## What you have to do
Recast every line of the material below as a Markdown table with two columns, Row and Line. Number the rows in order and leave out blank lines.

## Spatial questions about scenes
>> Start
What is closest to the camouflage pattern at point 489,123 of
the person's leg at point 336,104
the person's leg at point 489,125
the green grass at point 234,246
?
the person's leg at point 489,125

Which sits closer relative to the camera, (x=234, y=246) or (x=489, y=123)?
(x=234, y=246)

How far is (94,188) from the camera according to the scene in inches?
>> End
## Written answer
| Row | Line |
|---|---|
| 1 | What is closest to the camouflage pattern at point 489,123 of |
| 2 | the person's leg at point 336,104 |
| 3 | the person's leg at point 489,125 |
| 4 | the green grass at point 234,246 |
| 5 | ? |
| 6 | the person's leg at point 489,125 |
| 7 | Which sits closer relative to the camera, (x=234, y=246) or (x=489, y=123)? |
| 8 | (x=234, y=246) |
| 9 | How far is (94,188) from the camera according to the scene in inches? |